9 messages · Don MacQueen, David Winsemius, Romain Francois +2 more

#
I have an XML file that has within it the coordinates of some 
polygons that I would like to extract and use in R. The polygons are 
nested rather deeply. For example, I found by trial and error that I 
can extract the coordinates of one of them using functions from the 
XML package:

   doc <- xmlInternalTreeParse('doc.kml')
   docroot <- xmlRoot(doc)
   pgon <-    xmlValue(docroot[[52]][[3]][[7]][[3]][[3]][[1]][[1]])

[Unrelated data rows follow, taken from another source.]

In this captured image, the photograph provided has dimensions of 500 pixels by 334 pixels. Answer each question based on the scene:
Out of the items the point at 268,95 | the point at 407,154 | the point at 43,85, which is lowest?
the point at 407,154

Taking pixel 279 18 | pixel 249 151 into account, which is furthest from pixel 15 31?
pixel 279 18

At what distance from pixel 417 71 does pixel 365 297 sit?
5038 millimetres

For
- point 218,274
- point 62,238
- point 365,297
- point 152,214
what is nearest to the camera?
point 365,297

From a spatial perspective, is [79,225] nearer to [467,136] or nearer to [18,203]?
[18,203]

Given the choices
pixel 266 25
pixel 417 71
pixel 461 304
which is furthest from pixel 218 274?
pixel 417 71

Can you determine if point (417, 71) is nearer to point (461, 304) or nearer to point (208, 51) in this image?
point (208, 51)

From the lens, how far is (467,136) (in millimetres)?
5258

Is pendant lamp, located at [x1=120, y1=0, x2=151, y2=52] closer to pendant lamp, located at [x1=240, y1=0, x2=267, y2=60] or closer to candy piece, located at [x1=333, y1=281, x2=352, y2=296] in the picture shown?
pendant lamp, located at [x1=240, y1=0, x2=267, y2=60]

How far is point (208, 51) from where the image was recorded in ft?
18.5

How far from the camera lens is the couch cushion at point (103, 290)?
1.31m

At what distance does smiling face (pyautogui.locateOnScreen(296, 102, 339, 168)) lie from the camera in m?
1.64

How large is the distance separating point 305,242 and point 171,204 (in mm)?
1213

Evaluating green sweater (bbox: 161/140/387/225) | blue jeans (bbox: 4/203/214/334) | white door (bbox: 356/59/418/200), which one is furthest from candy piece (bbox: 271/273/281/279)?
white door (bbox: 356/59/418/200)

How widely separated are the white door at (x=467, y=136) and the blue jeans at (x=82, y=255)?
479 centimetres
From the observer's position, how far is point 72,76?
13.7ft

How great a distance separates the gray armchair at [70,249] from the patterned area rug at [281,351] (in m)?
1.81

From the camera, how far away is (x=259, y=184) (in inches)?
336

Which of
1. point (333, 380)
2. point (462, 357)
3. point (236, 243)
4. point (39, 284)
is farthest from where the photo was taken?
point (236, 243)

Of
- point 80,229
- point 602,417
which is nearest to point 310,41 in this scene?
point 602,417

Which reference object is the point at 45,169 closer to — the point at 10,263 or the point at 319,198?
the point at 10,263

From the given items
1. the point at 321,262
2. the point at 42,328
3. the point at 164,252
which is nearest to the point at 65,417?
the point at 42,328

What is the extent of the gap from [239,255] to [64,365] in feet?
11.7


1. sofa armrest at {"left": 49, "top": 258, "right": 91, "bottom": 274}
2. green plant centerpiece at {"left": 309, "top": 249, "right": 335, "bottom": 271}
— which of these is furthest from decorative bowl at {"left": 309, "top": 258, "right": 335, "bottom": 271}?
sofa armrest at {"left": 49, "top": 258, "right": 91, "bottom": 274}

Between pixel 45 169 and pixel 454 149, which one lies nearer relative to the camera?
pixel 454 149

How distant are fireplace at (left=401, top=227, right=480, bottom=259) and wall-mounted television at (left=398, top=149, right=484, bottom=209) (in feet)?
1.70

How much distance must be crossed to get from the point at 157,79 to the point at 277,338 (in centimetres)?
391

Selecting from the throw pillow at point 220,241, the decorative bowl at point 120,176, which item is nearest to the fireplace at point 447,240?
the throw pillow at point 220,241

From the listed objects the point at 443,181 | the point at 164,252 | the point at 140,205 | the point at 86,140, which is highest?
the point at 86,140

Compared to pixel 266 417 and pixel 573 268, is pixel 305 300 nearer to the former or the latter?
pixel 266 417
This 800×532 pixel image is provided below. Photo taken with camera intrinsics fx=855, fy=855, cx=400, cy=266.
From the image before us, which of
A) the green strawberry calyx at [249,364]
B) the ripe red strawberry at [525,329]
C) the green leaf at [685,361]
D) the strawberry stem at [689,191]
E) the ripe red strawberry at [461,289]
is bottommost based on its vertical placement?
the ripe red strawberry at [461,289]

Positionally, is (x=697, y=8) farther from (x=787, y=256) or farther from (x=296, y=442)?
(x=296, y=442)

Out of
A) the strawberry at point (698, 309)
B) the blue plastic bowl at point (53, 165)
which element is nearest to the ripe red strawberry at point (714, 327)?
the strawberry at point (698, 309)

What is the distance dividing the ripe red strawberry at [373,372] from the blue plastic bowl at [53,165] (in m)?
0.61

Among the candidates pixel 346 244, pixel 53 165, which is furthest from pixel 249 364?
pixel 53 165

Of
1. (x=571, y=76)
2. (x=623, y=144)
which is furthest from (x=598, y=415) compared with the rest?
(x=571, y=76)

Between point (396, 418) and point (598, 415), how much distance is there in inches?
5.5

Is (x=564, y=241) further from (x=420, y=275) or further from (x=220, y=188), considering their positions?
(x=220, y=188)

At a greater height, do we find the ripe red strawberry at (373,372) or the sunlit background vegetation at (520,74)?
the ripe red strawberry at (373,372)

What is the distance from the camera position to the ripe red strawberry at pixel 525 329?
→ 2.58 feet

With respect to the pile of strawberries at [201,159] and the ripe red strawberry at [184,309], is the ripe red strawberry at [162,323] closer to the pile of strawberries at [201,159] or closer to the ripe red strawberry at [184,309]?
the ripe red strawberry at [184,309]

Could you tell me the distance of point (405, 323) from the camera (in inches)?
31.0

but this is hardly general!

I'm hoping there is some relatively straightforward way to use 
functions from the XML package to recursively descend the structure 
and return the text strings representing the polygons into, say, a 
list with as many elements as there are polygons. I've been looking 
at several XML documentation files downloaded from 
http://www.omegahat.org/RSXML/ , but since my understanding of XML is 
weak at best, I'm having trouble.  I can deal with converting the 
text strings to an R object suitable for plotting etc.

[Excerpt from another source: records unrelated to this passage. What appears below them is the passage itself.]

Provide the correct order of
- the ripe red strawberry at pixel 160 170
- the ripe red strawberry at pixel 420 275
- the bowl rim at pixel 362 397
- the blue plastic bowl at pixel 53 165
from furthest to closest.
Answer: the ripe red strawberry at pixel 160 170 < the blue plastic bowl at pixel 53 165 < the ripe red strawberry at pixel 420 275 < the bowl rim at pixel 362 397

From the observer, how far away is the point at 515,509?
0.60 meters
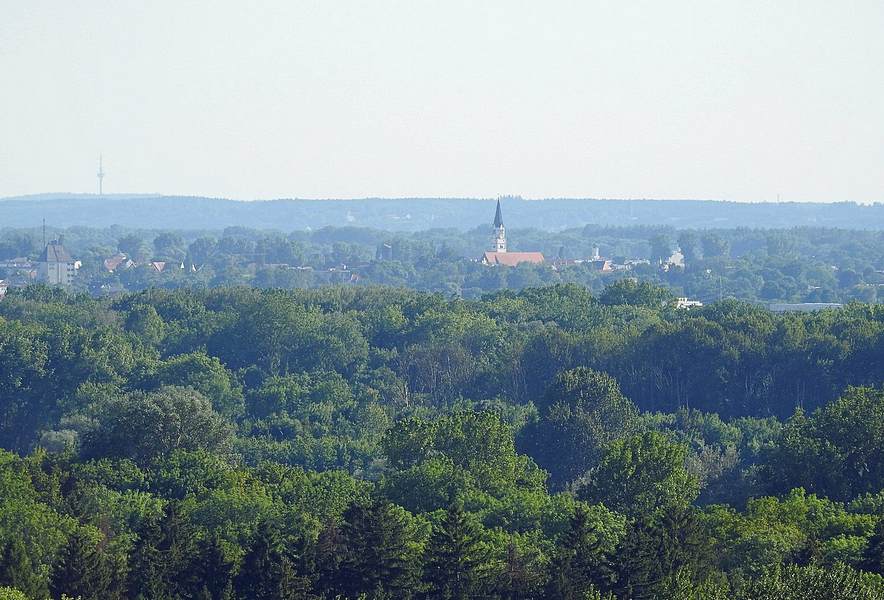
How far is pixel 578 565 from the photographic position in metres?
46.4

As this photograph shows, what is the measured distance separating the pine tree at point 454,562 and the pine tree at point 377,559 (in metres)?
0.66

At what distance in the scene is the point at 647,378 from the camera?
303ft

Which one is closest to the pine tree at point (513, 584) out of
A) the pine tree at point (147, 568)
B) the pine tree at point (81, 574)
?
the pine tree at point (147, 568)

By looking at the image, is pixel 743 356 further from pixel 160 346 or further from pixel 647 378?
pixel 160 346

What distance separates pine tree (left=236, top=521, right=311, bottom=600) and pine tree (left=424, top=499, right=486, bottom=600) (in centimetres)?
315

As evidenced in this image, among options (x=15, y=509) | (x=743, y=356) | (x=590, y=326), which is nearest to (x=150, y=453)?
(x=15, y=509)

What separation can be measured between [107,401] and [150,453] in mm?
22211

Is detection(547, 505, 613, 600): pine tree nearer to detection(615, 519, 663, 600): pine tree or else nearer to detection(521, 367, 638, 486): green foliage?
detection(615, 519, 663, 600): pine tree

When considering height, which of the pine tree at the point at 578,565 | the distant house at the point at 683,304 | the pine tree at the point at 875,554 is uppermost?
the pine tree at the point at 875,554

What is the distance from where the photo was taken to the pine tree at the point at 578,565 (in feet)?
148

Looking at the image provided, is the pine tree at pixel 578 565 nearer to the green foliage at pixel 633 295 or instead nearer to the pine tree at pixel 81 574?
the pine tree at pixel 81 574

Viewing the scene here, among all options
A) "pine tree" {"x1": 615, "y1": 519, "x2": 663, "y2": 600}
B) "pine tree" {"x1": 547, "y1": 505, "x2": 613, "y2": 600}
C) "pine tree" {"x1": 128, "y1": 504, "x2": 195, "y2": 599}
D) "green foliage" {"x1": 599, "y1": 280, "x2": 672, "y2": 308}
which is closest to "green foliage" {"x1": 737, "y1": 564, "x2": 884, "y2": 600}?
"pine tree" {"x1": 615, "y1": 519, "x2": 663, "y2": 600}

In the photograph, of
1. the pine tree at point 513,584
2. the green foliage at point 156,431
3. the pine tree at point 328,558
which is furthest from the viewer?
the green foliage at point 156,431

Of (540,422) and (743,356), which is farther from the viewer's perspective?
(743,356)
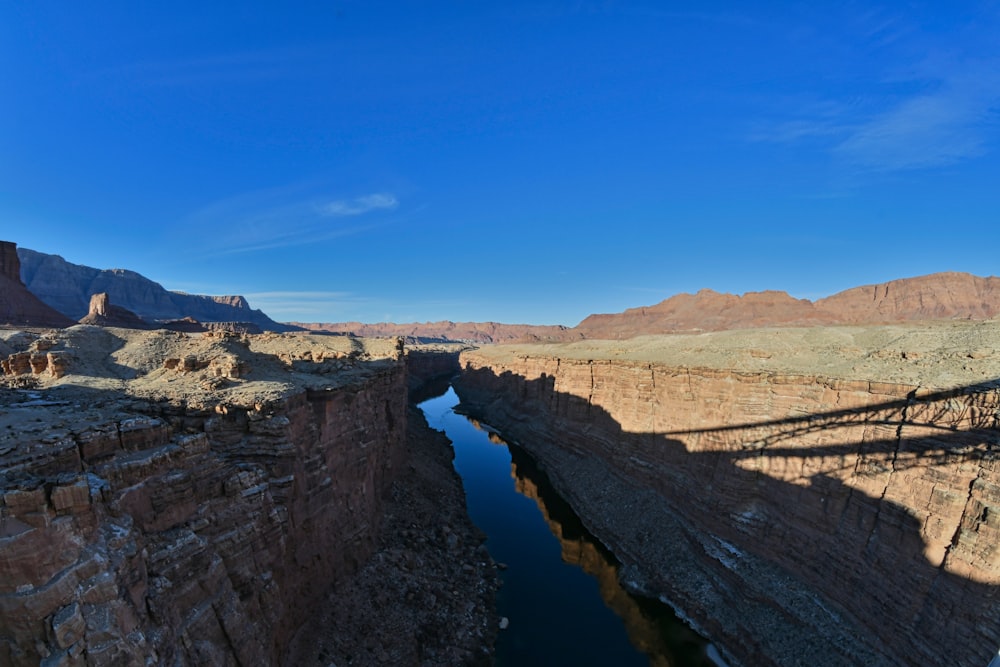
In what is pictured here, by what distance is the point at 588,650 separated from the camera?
65.3 feet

Here's a look at the structure of this file

graphics[5]% grep Polygon doc.kml
         <Polygon id="15342">
         </Polygon>
         <Polygon id="1073">
         </Polygon>
         <Polygon id="16508">
         </Polygon>
         <Polygon id="18665">
         </Polygon>
         <Polygon id="32903">
         </Polygon>
         <Polygon id="5232">
         </Polygon>

And each of the <Polygon> </Polygon> pairs has <coordinates> as per 
this example:


	<Polygon id="15342">
		<outerBoundaryIs>
			<LinearRing id="11467">
				<coordinates>
-23.679835352296,30.263840290388,5.000000000000001
-23.68138782285701,30.264740875186,5.000000000000001
    [snip]
-23.679835352296,30.263840290388,5.000000000000001
-23.679835352296,30.263840290388,5.000000000000001 </coordinates>
			</LinearRing>
		</outerBoundaryIs>
	</Polygon>


Thanks!
-Don


p.s.
There is a lot of other stuff in this file, i.e, some points, and 
attributes of the points such as color, as well as a legend 
describing what the polygons mean, but I can get by without all that 
stuff, at least for now.

Note also that readOGR() would in principle work, but the underlying 
OGR libraries have some limitations that this file exceeds. Per info 
at http://www.gdal.org/ogr/drv_kml.html.
#
A bit over a year ago I got useful advice from Gabor Grothendieck and  
Duncan Temple Lang in this thread:

http://finzi.psych.upenn.edu/R/Rhelp02/archive/117140.html

If the coordinates are nested deeply, then it probably safer to search  
for a specific tag or tags that are just above them . You probably  
want to search for the "LinearRing" tag and then store the coordinates  
along with its "id". Perhaps some of my mistakes can be avoided as you  
work on your methods.
#
Don MacQueen wrote:
try

    lapply(
       xpathSApply(doc, '//Polygon',
          xpathSApply, '//coordinates', function(node)
              strsplit(xmlValue(node), split=',|\\s+')),
       as.numeric)

which should find all polygon nodes, extract the coordinates node for
each polygon separately, split the coordinates string by comma and
convert to a numeric vector, and then report a list of such vectors, one
vector per polygon.

i've tried it on some dummy data made up from your example below.  the
xpath patterns may need to be adjusted, depending on the actual
structure of your xml file, as may the strsplit pattern.

vQ
#
Hi,

You also might want to check R4X:

# install.packages("R4X", repos="http://R-Forge.R-project.org")
require( "R4X" )
x <- xml("http://code.google.com/apis/kml/documentation/KML_Samples.kml")
coords <- x["////Polygon///coordinates/#" ]
data <- sapply( strsplit( coords, "(,|\\s+)" ), as.numeric )

Romain
#
Romain Francois wrote:
With a bit more formatting :

# install.packages("R4X", repos="http://R-Forge.R-project.org")
require( "R4X" )
x <- xml("http://code.google.com/apis/kml/documentation/KML_Samples.kml")
coords <- x["////Polygon///coordinates/#" ]
data <- lapply( strsplit( coords, "(,|\\s+)" ), function(.){
  out <- matrix( as.numeric(.), ncol = 3, byrow = TRUE )
  colnames( out ) <- c("longitude", "lattitude", "altitude" )
  out
})
names( data ) <- x["//Placemark/name/#" ]

Romain
#
Wacek Kusnierczyk wrote:
Just for the record, I the xpath expression in the
second xpathSApply would need to be
    ".//coordinates"
to start searching from the previously matched Polygon node.
Otherwise, the search starts from the top of the document again.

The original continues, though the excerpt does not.